I found a great program called Journler the other day (for Mac OS X), which I’m now using for organizing everything from book summaries to projects to blog posts (and I’ll be using this software from now to post, but this time I needed to trackback so I haven’t). I browsed around the developer’s site, and I also found his interesting blog, and a post regarding Pascal’s Wager. I couldn’t quite agree with his statement that “suppose for a moment that life and death on earth alone is as sacred as an eternity in heaven, perhaps even more so for its here and now. Pascal’s wager becomes a debt.” So, I posted the following reply:
|Hi,I love Journler, it’s so very useful and fun to use, not to mention being very much a Mac ‘app Thank you so much for your generosity :)Interesting ‘blog you have here too, some deep stuff. 😯
Regarding this post from a Catholic perspective (I’m a convert since 2003), I agree, life on earth is as sacred. We believe that this is why “sin” exists; to sin is to “miss the mark” about the ontological sacredness of our lives and that of others, thereby morally betraying our teleological nature.Acknowledging the existence of “sacredness”, and lack thereof, is also to acknowledge a standard from which such a quality is derived, for we cannot be a source of sacredness itself (because evil – which we also have – is a lack of the sacred, and not a thing in itself). That source is God, the all, through whom all good things and truths come, be it through general revelation (self-evident truths, and goodness available to all) or, as we believe, through special revelation (Christ).
Now, life in Heaven is in some ways not wholly seperate from “here and now”; because we are finite creatures, we can not exist in eternity (which has no beginning or end), but the space-time is mystically connected with it, in what is theologically termed aeviternity (which includes our beginning in time). This is why Christ declares, “he who eats my flesh and drinks my blood has eternal life” (John 6:54) – it is not a thing far away, but something we possess here on earth by being intimately united with the Incarnate God, Jesus Christ (who through Incarnation bridges time to eternity, and man to God).
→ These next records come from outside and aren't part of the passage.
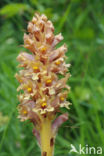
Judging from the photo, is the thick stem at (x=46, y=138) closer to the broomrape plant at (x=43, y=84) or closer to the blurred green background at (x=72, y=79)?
the broomrape plant at (x=43, y=84)

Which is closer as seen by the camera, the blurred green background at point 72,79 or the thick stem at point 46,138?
the thick stem at point 46,138

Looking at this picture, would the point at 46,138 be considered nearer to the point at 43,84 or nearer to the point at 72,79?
the point at 43,84

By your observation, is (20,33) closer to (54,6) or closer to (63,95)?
(54,6)

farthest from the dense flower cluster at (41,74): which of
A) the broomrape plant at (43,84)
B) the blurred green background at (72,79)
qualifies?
the blurred green background at (72,79)

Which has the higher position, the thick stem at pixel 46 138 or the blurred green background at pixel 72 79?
the blurred green background at pixel 72 79

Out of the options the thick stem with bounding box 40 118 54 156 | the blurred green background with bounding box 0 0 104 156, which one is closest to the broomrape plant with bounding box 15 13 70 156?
the thick stem with bounding box 40 118 54 156

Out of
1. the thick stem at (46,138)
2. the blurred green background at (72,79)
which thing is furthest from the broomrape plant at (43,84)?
the blurred green background at (72,79)
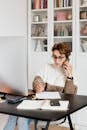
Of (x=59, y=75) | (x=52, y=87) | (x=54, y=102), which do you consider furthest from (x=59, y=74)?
(x=54, y=102)

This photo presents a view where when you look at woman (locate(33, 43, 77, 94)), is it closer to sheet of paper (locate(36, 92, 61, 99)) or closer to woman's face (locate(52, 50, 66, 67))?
woman's face (locate(52, 50, 66, 67))

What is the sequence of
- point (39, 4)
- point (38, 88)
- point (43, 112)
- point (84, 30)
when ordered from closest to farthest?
point (43, 112) < point (38, 88) < point (84, 30) < point (39, 4)

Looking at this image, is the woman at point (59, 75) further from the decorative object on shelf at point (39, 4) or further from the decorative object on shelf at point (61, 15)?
the decorative object on shelf at point (39, 4)

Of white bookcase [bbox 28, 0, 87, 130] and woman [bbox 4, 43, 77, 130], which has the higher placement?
white bookcase [bbox 28, 0, 87, 130]

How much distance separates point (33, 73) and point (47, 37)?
22.9 inches

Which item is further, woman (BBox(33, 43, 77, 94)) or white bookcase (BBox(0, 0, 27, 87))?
woman (BBox(33, 43, 77, 94))

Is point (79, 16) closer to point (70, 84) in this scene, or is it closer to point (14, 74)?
point (70, 84)

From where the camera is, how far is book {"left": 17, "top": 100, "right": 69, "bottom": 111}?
1768mm

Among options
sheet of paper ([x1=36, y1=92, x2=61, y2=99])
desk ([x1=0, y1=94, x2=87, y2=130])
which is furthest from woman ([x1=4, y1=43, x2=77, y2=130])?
desk ([x1=0, y1=94, x2=87, y2=130])

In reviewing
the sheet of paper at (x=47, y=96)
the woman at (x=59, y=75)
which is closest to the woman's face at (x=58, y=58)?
the woman at (x=59, y=75)

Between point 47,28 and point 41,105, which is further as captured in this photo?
point 47,28

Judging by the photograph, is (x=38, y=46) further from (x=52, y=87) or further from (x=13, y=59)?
(x=13, y=59)

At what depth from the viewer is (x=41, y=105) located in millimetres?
1850

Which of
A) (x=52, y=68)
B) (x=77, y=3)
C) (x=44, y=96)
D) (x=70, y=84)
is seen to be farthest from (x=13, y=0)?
(x=44, y=96)
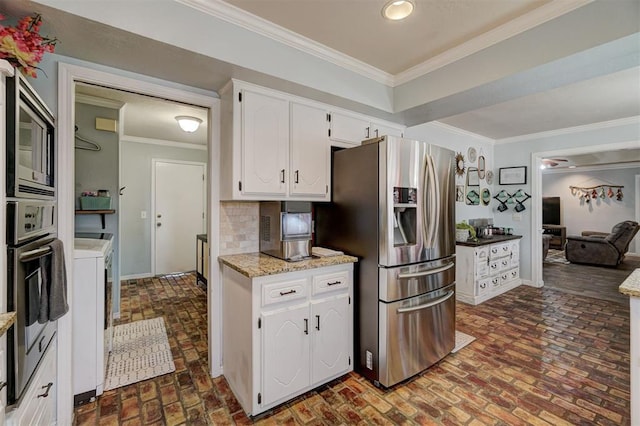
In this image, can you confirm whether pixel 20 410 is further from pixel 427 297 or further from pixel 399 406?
pixel 427 297

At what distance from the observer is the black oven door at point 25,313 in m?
1.05

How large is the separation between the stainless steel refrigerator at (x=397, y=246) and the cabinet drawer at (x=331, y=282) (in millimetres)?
167

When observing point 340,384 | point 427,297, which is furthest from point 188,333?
point 427,297

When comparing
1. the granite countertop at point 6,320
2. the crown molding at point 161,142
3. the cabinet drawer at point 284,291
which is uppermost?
the crown molding at point 161,142

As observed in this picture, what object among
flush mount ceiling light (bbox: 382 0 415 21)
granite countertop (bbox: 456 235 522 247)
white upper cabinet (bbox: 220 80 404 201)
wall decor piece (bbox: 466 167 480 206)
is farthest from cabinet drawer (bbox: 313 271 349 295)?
wall decor piece (bbox: 466 167 480 206)

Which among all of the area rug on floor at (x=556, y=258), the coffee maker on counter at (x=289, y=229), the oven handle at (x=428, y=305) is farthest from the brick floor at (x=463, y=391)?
the area rug on floor at (x=556, y=258)

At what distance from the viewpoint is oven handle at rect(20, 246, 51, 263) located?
1136 millimetres

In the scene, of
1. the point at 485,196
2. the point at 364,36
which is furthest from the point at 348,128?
the point at 485,196

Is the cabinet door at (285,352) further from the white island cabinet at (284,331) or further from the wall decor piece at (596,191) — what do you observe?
the wall decor piece at (596,191)

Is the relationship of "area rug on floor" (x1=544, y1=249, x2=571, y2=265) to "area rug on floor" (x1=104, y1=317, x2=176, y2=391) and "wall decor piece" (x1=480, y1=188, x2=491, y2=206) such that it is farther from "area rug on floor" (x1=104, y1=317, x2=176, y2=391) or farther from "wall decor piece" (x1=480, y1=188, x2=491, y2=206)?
Answer: "area rug on floor" (x1=104, y1=317, x2=176, y2=391)

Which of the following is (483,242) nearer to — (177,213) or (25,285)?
(25,285)

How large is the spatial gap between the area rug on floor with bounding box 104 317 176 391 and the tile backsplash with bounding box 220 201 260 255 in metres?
1.11

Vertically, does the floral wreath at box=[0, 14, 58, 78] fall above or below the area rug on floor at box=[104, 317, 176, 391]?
above

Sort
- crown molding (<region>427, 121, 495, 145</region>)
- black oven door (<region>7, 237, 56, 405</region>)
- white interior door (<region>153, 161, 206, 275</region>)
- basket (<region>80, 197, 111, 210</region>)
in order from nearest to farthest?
black oven door (<region>7, 237, 56, 405</region>) < basket (<region>80, 197, 111, 210</region>) < crown molding (<region>427, 121, 495, 145</region>) < white interior door (<region>153, 161, 206, 275</region>)
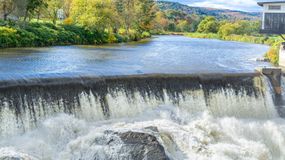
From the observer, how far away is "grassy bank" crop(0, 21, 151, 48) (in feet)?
90.7

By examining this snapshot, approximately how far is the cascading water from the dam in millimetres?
27

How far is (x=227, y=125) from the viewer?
14016 mm

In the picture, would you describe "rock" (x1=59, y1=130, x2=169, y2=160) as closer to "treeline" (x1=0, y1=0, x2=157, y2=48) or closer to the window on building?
"treeline" (x1=0, y1=0, x2=157, y2=48)

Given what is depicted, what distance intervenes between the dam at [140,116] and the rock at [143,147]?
0.07ft

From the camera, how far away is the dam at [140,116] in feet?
34.1

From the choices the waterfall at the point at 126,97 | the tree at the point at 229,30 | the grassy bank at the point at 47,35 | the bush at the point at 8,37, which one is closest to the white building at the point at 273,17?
the waterfall at the point at 126,97

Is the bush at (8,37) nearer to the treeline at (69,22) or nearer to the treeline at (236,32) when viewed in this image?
the treeline at (69,22)

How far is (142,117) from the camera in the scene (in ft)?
44.4

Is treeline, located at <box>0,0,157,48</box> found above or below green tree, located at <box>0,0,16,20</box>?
below

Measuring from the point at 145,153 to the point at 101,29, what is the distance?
103 ft

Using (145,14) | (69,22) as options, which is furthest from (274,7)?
(145,14)

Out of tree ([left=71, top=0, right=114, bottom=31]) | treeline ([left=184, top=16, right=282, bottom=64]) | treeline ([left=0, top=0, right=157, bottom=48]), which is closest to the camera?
treeline ([left=0, top=0, right=157, bottom=48])

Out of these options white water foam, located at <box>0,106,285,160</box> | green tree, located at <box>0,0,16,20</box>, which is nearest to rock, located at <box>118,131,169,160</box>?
white water foam, located at <box>0,106,285,160</box>

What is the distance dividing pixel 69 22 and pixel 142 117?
3052cm
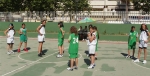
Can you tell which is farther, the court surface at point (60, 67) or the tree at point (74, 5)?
the tree at point (74, 5)

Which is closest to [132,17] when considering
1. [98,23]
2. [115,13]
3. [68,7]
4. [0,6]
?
[115,13]

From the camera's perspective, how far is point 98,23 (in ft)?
74.4

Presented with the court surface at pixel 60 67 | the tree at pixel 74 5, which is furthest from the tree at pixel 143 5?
the court surface at pixel 60 67

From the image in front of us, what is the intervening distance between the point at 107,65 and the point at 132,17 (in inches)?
482

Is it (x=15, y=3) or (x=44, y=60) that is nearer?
(x=44, y=60)

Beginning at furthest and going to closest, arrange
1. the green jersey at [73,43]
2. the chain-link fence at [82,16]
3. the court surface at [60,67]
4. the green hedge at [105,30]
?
the chain-link fence at [82,16], the green hedge at [105,30], the green jersey at [73,43], the court surface at [60,67]

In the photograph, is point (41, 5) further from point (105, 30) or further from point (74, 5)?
point (105, 30)

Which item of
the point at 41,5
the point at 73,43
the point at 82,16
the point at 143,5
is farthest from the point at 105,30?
the point at 143,5

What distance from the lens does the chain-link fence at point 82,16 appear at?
21.5m

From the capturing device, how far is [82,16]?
22.4 metres

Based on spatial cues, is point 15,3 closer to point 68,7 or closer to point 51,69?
point 68,7

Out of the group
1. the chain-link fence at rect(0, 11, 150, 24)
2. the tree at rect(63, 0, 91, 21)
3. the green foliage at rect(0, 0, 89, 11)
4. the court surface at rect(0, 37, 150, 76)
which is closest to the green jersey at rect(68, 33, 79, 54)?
the court surface at rect(0, 37, 150, 76)

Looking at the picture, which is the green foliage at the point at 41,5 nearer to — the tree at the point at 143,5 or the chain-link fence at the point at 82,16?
the chain-link fence at the point at 82,16

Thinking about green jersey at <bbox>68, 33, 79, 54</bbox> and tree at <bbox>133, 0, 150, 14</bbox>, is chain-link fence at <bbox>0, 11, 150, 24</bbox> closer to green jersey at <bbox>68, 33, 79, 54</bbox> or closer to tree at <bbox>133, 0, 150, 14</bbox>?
green jersey at <bbox>68, 33, 79, 54</bbox>
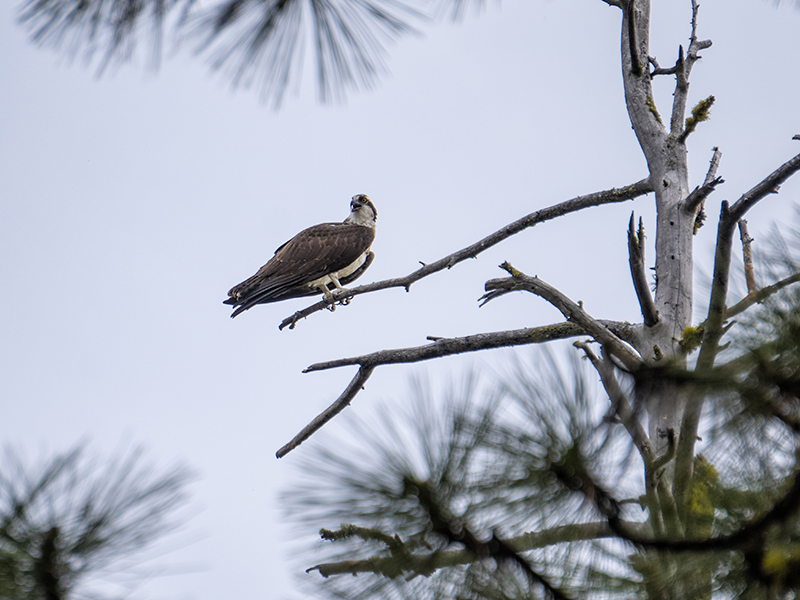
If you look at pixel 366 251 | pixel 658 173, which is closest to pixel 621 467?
pixel 658 173

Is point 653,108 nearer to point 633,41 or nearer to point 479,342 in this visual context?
point 633,41

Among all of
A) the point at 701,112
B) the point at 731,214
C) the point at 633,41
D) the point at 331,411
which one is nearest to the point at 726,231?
the point at 731,214

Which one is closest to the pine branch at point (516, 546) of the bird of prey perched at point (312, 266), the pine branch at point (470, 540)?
the pine branch at point (470, 540)

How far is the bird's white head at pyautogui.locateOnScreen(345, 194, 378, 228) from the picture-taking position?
978 centimetres

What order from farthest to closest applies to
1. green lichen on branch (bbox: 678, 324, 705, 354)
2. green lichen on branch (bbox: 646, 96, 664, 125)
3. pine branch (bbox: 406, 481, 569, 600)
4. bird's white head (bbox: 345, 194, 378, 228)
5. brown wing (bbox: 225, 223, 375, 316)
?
1. bird's white head (bbox: 345, 194, 378, 228)
2. brown wing (bbox: 225, 223, 375, 316)
3. green lichen on branch (bbox: 646, 96, 664, 125)
4. green lichen on branch (bbox: 678, 324, 705, 354)
5. pine branch (bbox: 406, 481, 569, 600)

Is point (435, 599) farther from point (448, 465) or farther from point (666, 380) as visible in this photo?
point (666, 380)

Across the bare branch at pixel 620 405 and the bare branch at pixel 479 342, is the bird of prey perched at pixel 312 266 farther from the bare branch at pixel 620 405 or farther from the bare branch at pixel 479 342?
the bare branch at pixel 620 405

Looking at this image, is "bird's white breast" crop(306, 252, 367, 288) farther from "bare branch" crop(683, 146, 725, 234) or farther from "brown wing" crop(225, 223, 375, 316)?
"bare branch" crop(683, 146, 725, 234)

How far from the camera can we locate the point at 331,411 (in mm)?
4711

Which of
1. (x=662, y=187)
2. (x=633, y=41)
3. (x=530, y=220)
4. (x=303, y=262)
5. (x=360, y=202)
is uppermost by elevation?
(x=360, y=202)

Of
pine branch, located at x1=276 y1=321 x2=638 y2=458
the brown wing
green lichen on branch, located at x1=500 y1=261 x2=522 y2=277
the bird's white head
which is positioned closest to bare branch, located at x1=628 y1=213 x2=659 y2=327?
pine branch, located at x1=276 y1=321 x2=638 y2=458

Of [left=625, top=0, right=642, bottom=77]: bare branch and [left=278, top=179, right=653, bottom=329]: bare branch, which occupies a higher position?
[left=625, top=0, right=642, bottom=77]: bare branch

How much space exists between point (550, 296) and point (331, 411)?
1.64 m

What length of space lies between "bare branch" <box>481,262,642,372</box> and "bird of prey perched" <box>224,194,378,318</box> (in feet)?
9.95
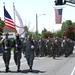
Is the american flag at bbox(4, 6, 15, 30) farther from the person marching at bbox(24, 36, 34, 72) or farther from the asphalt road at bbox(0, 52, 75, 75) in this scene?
the person marching at bbox(24, 36, 34, 72)

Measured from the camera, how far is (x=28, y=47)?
667 inches

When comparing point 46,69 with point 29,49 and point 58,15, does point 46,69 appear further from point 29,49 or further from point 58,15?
point 58,15

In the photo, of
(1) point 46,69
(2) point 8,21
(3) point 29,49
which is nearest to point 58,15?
(2) point 8,21

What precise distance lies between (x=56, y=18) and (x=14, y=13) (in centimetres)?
1081

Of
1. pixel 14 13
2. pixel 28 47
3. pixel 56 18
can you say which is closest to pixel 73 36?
pixel 56 18

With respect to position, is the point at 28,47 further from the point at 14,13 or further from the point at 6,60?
the point at 14,13

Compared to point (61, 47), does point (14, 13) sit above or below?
above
This is why Scott Hahn (a Presbyterian-minister-turned-Catholic-apologist) could describe the Catholic Mass – where the flesh and blood are consumed – as Heaven on Earth, and why Christ himself could say “I am the way, and the truth, and the life; no one comes to the Father, but by me” (John 14:6).
As Catholic philosopher Peter Kreeft explains, Heaven is at once the source and summit of all goodness and sacredness on earth which necessarily enriches it, and also without which the “here and now” necessarily suffers:
“People think heaven is escapist because they fear that thinking about heaven will distract us from living well here and now. It is exactly the opposite, and the lives of the saints and our Lord himself prove it. Those who truly love heaven will do the most for earth. It’s easy to see why. Those who love the homeland best work the hardest in the colonies to make them resemble the homeland. “Thy kingdom come. .. on earth as it is in heaven.
The pregnant woman who plans a live birth cares for her unborn baby; the woman who plans for an abortion does not. Highways that lead somewhere are well maintained; dead ends are not. So if we see life as a road to heaven, some of heaven’s own glory will reflect back onto that road, if only by anticipation: the world is charged with the grandeur of God and every event smells of eternity. But if it all goes down the drain in death, then this life is just swirls of dirty water, and however comfortable we make our wallowing in it, it remains a vanity of vanities.”
This is the case because in acknowledging its existence we can no longer be reductionists, but see all things through the eye of love:
“Since God is the Creator and since creation reflects and reveals the Creator, and since God is love, all creation somehow reflects and reveals love…. We can see the same principle at work on every level: gravity and electromagnetism on the inorganic level; a plant’s attraction to the sun and to water and nutrients in the soil on the plant level; instinct on the animal level; and love on the human level. And within the human sphere there is also a hierarchy beginning with the sexual desire (eros) and affection (storge) that we share with the animals up to the friendship (philia) and charity (agape) that we share with the angels. The universe is a hierarchy of love. This is not a myth. This is the splendid and glorious truth. Look! How can you miss it? It’s all around us.”
This being the case then, the no-longer-so-anonymous-reader shall do his best to treat it as Heaven’s stepping stone, since earth is a saint-making machine and our present reality a school of love and therefore of “sacredness”.